As of now, the journey down Brooklyn’s 4th Avenue by bicycle is not what you might call “peaceful.” Truck traffic whooshes by, car doors spring open, potholes threaten to snap your already fraying nerves. All of that might change, and soon, if the DOT follows through with its plans to install protected two-way lanes between Dean Street in Boerum Hill and 65th Street in Sunset Park.
“The chance to redesign one of New York City’s ‘Great Streets’ may only come about every fifty years, and so it’s critical we get it right,” Commissioner Polly Trottenberg said in a statement. “The dramatic surge in cycling, combined with safety changes that have dramatically improved Fourth Avenue’s safety and livability, have simply transformed the way Brooklynites see this street.”
Discussions among the impacted community boards — 2,6 and 7 — will be held in the coming months. As of press time, the DOT was unable to say whether any parking spots will be sacrificed in the redesign, the primary thorn in the sides of those who committed to spending their twilight years opposing bike lanes.
The plan is retooled from earlier proposals, which would have built on recent tweaks to include wider medians, altered signal timings and other pedestrian safety measures. But because major street upgrades are a once-in-a-generation event, the DOT had the foresight to consider the massive increase in cyclists since the original plan was conceived in 2011. As the agency itself points out, “the street has become dramatically safer and more livable while the desire for better cycling infrastructure in New York has grown.

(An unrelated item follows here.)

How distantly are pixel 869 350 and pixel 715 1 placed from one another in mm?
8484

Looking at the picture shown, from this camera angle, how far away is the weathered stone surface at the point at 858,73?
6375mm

Given the demand for safer bike routes, and the fact that street reconstruction would last for generations.”
The new design would include parking protected bike lanes on both sides of the street, replacing the prior plan’s 13-foot parking lanes with five-foot curbside bike lanes, a 2.5-foot buffer and an 8-foot parking lane. Concrete islands will also be added at pedestrian crossings.
Additionally, another two-way protected bike path is also planned for the Brooklyn Bridge Bike path at Park Row, a treacherous little slice of street that forces cyclists to shoot from the Brooklyn Bridge directly into the frenetic mess of Park Row and Centre Street. Worse still is the option for getting on the Brooklyn Bridge. Gothamist’s Nathan Tempey reports that the technically correct route from Battery Park is “to cut west on Maiden Lane and north on Church Street to Warren Street.” Most cyclists, though, simply opt to ride against traffic, an objectively terrible idea between the police cruisers, news vans, hot dog vendors and panicked drivers perennially competing for space.
The new proposal would also include a new crosswalk and additional safety modifications, and..additional parking. Your move, cranky NIMBYs.